The sequence which has 1628 nt is also Eukaryote.

KR149268.PrpNiti2 82.18 Eukaryota;Archaeplastida;Rhodophyceae;Bangiales;Pyropia;

As my sample is about bacterial 16S rRNA gene, i think that they can be removed. But it would be quite short to get shorter than 500 as your feedback, i reset to 567 which are Nbases of 97.5%-tile.

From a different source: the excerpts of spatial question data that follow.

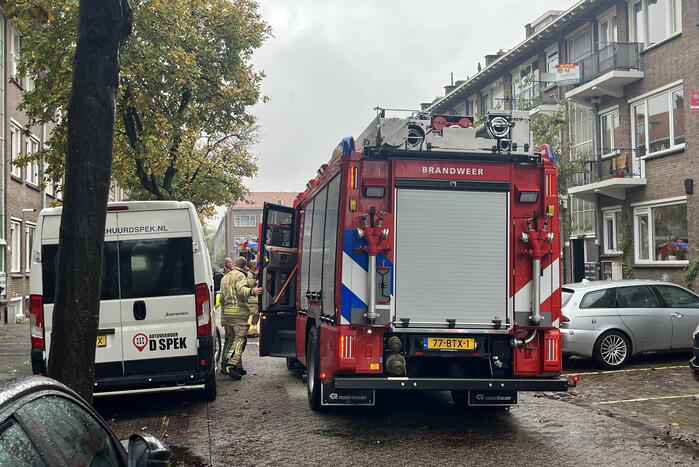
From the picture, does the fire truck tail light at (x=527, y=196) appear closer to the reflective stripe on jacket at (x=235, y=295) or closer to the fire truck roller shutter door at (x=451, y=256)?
the fire truck roller shutter door at (x=451, y=256)

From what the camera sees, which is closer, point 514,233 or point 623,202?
point 514,233

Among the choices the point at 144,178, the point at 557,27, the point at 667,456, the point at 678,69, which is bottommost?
the point at 667,456

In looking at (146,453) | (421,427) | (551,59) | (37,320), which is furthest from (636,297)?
(551,59)

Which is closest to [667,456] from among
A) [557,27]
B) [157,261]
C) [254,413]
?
[254,413]

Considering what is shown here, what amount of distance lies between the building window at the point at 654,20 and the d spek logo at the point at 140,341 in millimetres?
18274

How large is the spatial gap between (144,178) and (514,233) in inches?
589

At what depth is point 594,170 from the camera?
25484 millimetres

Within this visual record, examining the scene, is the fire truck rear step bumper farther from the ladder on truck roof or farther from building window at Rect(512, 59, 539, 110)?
building window at Rect(512, 59, 539, 110)

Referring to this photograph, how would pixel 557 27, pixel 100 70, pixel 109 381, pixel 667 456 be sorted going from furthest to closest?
pixel 557 27, pixel 109 381, pixel 667 456, pixel 100 70

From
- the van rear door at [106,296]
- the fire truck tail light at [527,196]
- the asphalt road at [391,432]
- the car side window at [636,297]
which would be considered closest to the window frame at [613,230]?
the car side window at [636,297]

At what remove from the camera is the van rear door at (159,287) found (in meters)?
9.04

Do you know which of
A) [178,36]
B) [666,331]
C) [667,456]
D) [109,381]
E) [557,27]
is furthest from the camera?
[557,27]

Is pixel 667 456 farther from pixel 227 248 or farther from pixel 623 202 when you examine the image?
pixel 227 248

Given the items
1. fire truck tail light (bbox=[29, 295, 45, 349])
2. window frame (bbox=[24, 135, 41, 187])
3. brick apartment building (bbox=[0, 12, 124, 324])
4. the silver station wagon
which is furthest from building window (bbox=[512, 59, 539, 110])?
fire truck tail light (bbox=[29, 295, 45, 349])
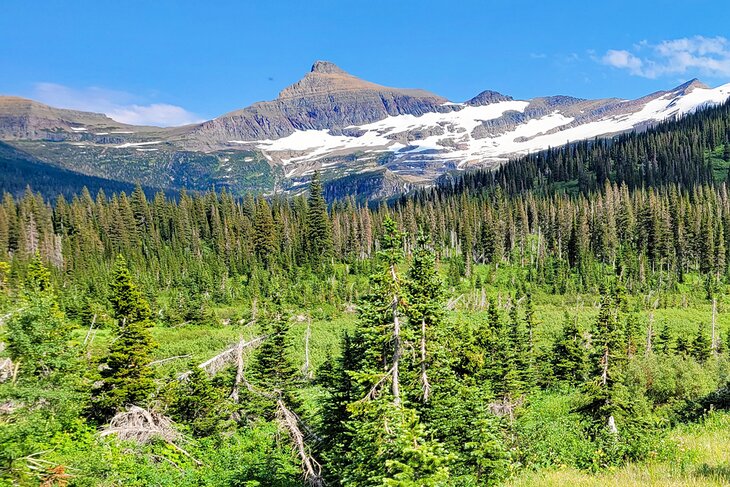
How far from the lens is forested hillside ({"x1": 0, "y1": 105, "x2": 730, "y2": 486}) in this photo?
1427cm

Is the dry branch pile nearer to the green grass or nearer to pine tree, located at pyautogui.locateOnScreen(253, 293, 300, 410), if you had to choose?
pine tree, located at pyautogui.locateOnScreen(253, 293, 300, 410)

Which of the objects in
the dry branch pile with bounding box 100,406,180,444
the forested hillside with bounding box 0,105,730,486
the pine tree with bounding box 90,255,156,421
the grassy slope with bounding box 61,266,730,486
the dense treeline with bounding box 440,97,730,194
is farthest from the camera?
the dense treeline with bounding box 440,97,730,194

mothur > summary.seqs(fasta=silva.nr_v132.pcr.align)

Using 8 processors.

		Start	End	NBases	Ambigs	Polymer	NumSeqs
Minimum:	1	15342	308	0	3	1
2.5%-tile:	2	17012	397	0	4	5328
25%-tile:	2	17012	402	0	4	53280
Median: 	2	17012	422	0	5	106560
75%-tile:	2	17012	426	0	6	159840
97.5%-tile:	2	17012	567	1	7	207792
Maximum:	3825	17012	1628	5	16	213119
Mean:	2	17011	429	0	5
# of Seqs:	213119

It took 43 secs to summarize 213119 sequences.

Output File Names:
/Users/uihyeontae/Downloads/20200618_re/silva.nr_v132.pcr.summary

mothur > screen.seqs(fasta=silva.nr_v132.pcr.align, maxlength=567)

mothur > rename.file(input=silva.nr_v132.pcr.good.align, new=silvaV3V4.fasta).

mothur > summary.seqs(fasta=silvaV3V4.fasta).

Using 8 processors.

Start End NBases Ambigs Polymer NumSeqs

Minimum: 1 15342 308 0 3 1

2.5%-tile: 2 17012 396 0 4 5200

25%-tile: 2 17012 402 0 4 51997

Median: 2 17012 421 0 5 103993

75%-tile: 2 17012 426 0 5 155989

97.5%-tile: 2 17012 565 1 7 202786

Maximum: 3825 17012 567 5 16 207985

Mean: 2 17011 425 0 5

# of Seqs: 207985

It took 42 secs to summarize 207985 sequences.

Output File Names:

/Users/uihyeontae/Downloads/20200618_re/silvaV3V4.summary

But, i still have a question.
I found the step that can remove undesirable sequences with remove.lineage command.
So is it more good not to use screen.seqs (mothur > screen.seqs(fasta=silva.nr_v132.pcr.align, maxlength=567) as there is a final quality control step?

Thanks
Uihyeon Tae.

Hi there,

The remove.lineage command is more for cases where there’s a specific taxon that you want to remove rather than based on the characteristic of the sequence. I think screen.seqs is what you want to use.

Pat

This topic was automatically closed 10 days after the last reply. New replies are no longer allowed.